SOURCE INFORMATION:
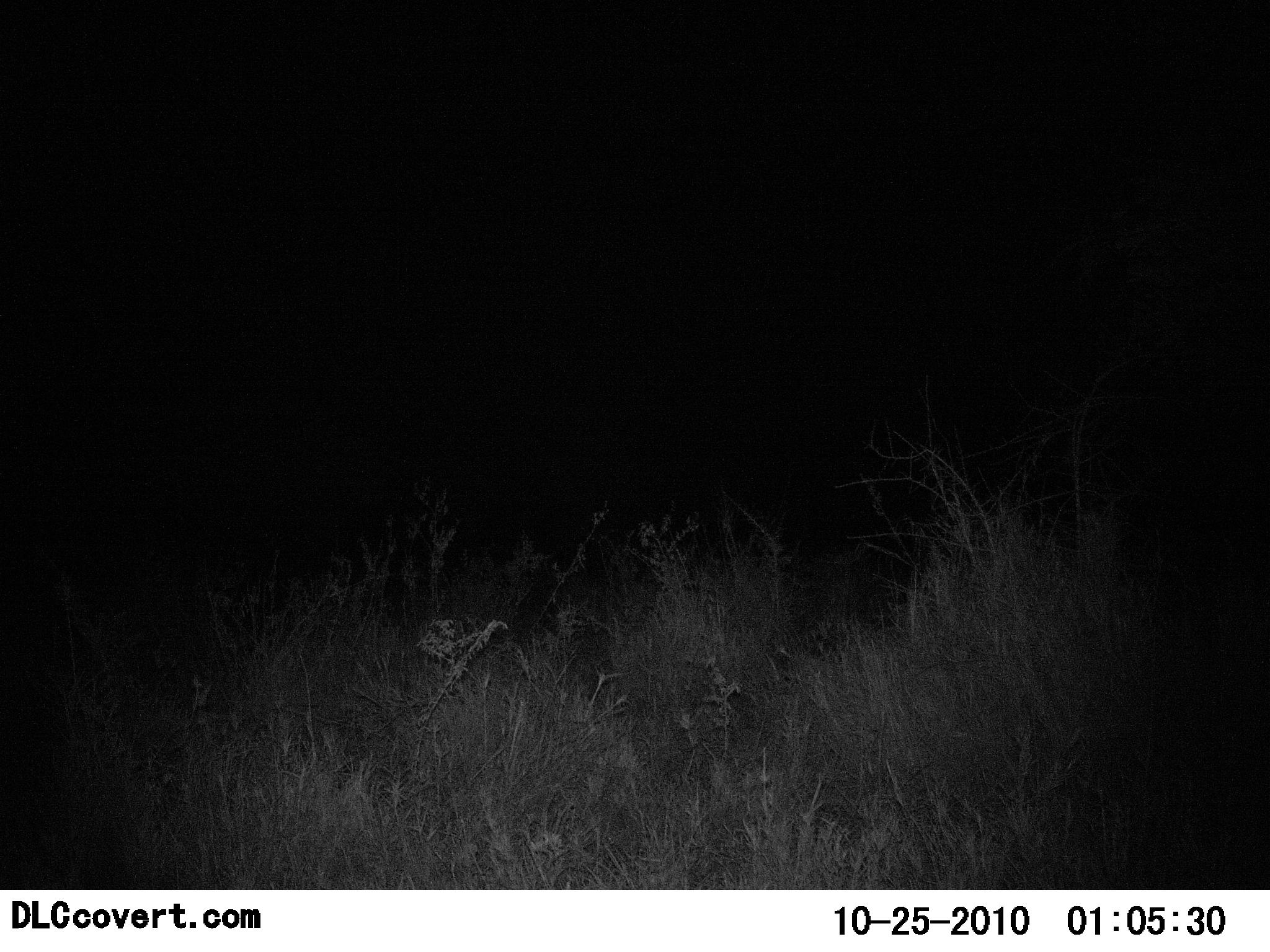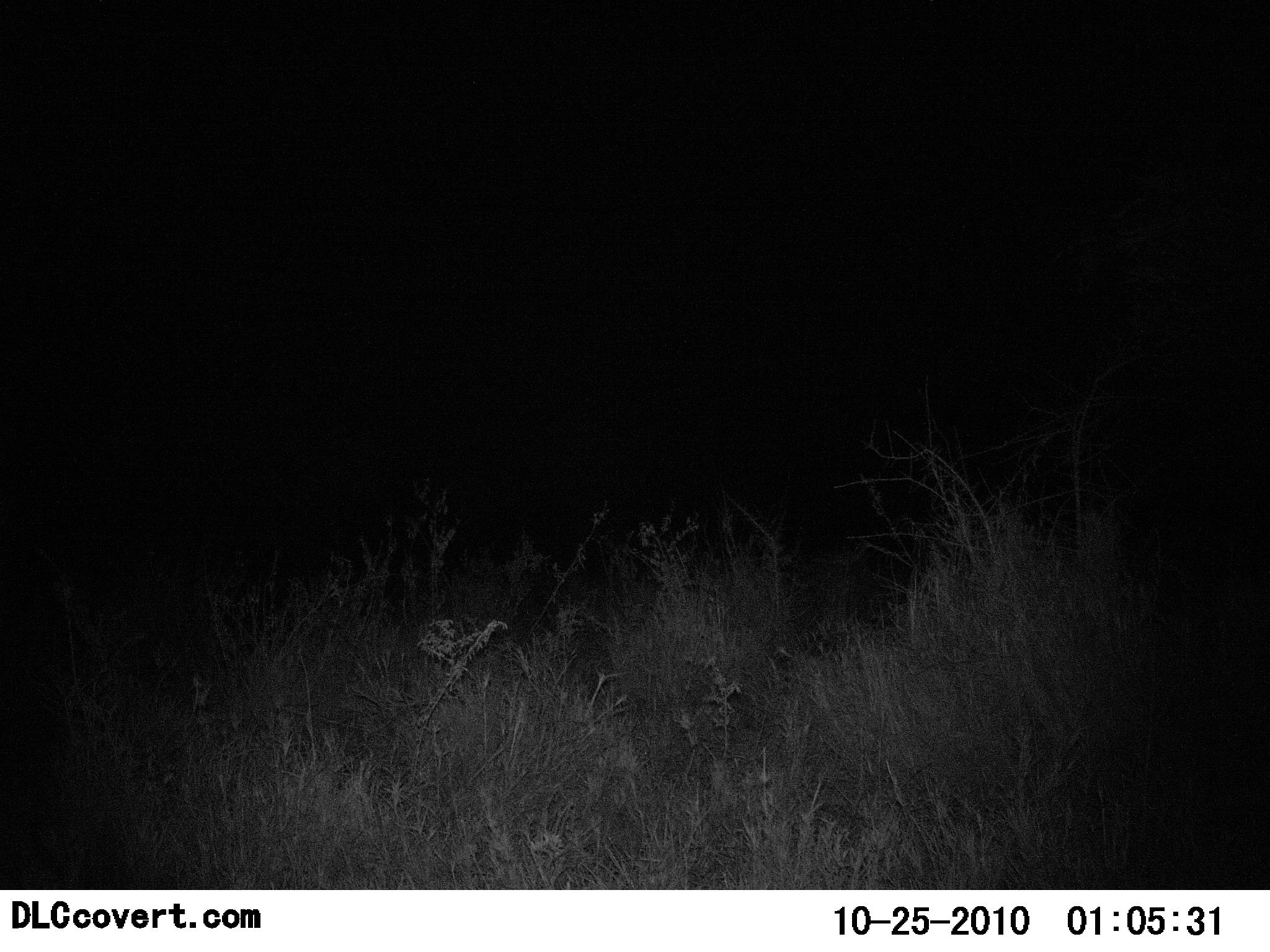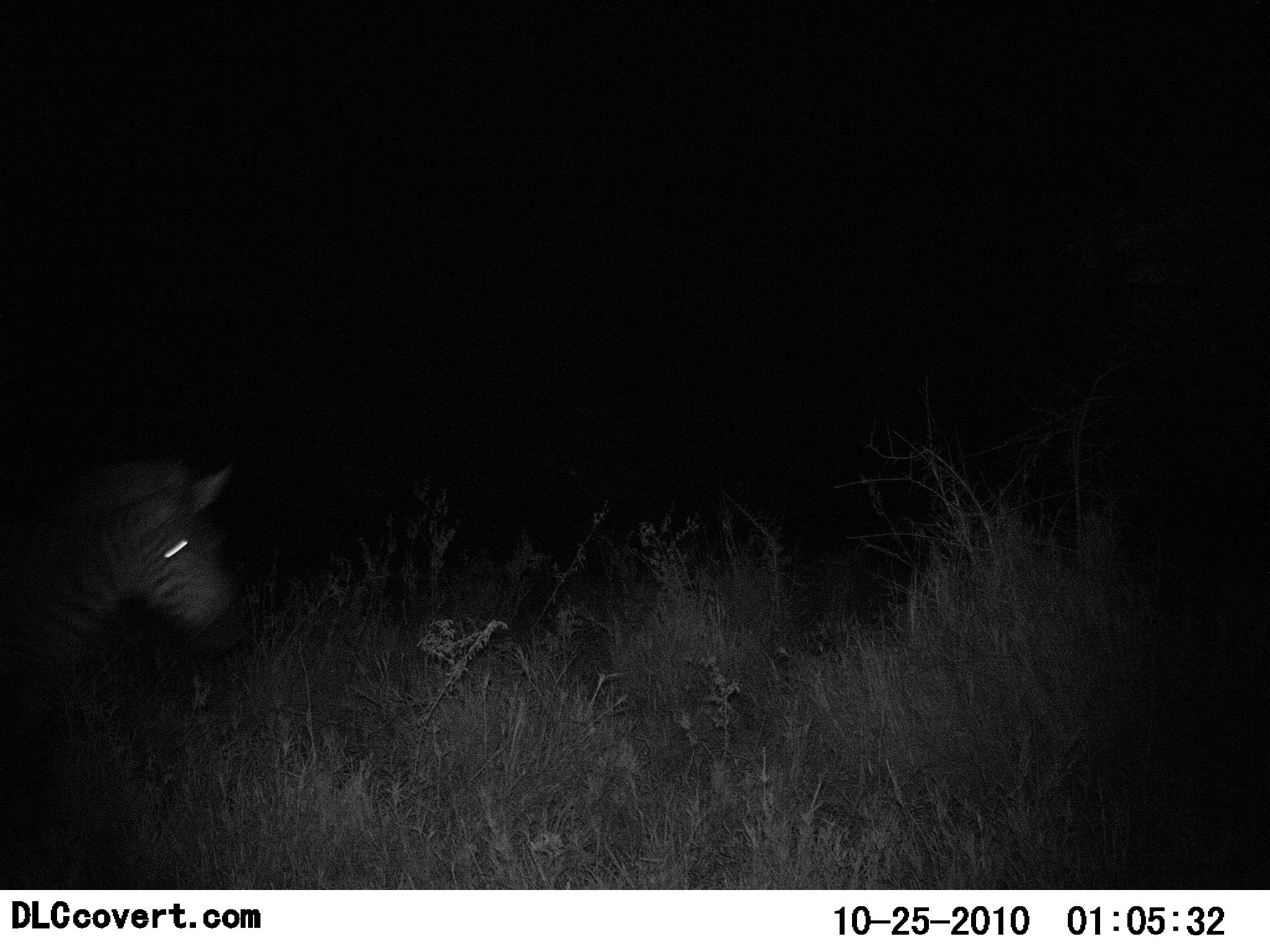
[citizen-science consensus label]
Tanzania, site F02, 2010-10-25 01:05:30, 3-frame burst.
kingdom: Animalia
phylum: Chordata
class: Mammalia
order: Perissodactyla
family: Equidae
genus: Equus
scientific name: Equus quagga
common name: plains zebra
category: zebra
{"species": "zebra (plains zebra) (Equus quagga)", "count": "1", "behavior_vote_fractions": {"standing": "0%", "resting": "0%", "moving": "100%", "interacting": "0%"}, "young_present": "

INSTRUCTIONS FOR THE TASK: Beginning at the line that contains "category: zebra", reproduce every line down to the last line of the entries above, exactly and only those.

RESULT OF THE EXERCISE:
category: zebra
{"species": "zebra (plains zebra) (Equus quagga)", "count": "1", "behavior_vote_fractions": {"standing": "0%", "resting": "0%", "moving": "100%", "interacting": "0%"}, "young_present": "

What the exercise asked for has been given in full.